The Digital Pakistan initiative, which was announced by authorities in December 2019, has also been well received. Tania Aidrus, a former Google executive, is the leader of the project and has outlined a goal to improve access and connectivity, increase digital education, and usher in a new era of e-governance in Pakistan.
According to The Content Architects’ founder, Hina Husain, Pakistan’s technology ecosystem has been gradually gaining steam in recent years. It has a strong tech talent pool and is still reasonably affordable, making it ideal for early-stage entrepreneurs like myself,” she was quoted by DW as remarking. According to Hena, the Karachi tech market is exploding by the day. The Content Architects collaborate with a Karachi-based development team.
According to DW, increased confidence in Pakistan’s technology sector has resulted in more local investment.
While Pakistan’s startup scene and venture capital market are still developing, the number of funds, such as i2i Ventures and Fatima Gobi Ventures, as well as active angel investors has grown significantly since 2018, according to DW.
According to Iskander Pataudi, a Pakistani-born technology worker who now works in Berlin, the tech sector in Pakistan developed naturally.
According to Tarek, “a few Pakistani technological businesses” have recently raised “large cash injections” while our economy is simply keeping its head above water.

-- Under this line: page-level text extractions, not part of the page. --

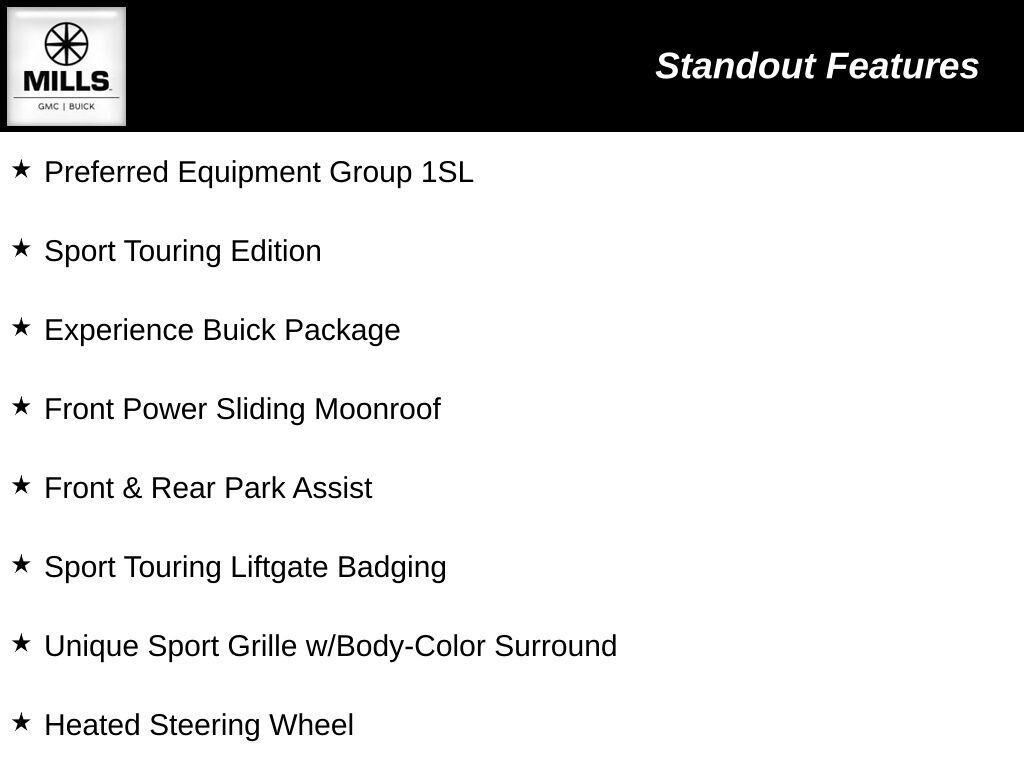 MILLS
GMC | BUICK

Standout Features

★ Preferred Equipment Group 1SL

★ Sport Touring Edition

★ Experience Buick Package

★ Front Power Sliding Moonroof

★ Front & Rear Park Assist

★ Sport Touring Liftgate Badging

★ Unique Sport Grille w/Body-Color Surround

★ Heated Steering Wheel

This makes sense because we have a significant market of young, digitally-savvy customers with increased 3G and 4G availability, after all.”
According to DW, a series of startup success stories, as well as a more secure political situation under President Imran Khan, has boosted “investors’ confidence that Pakistan has huge potential for exiting enterprises.”
According to DW, Pakistanis living abroad are beginning to believe that new opportunities are emerging back home.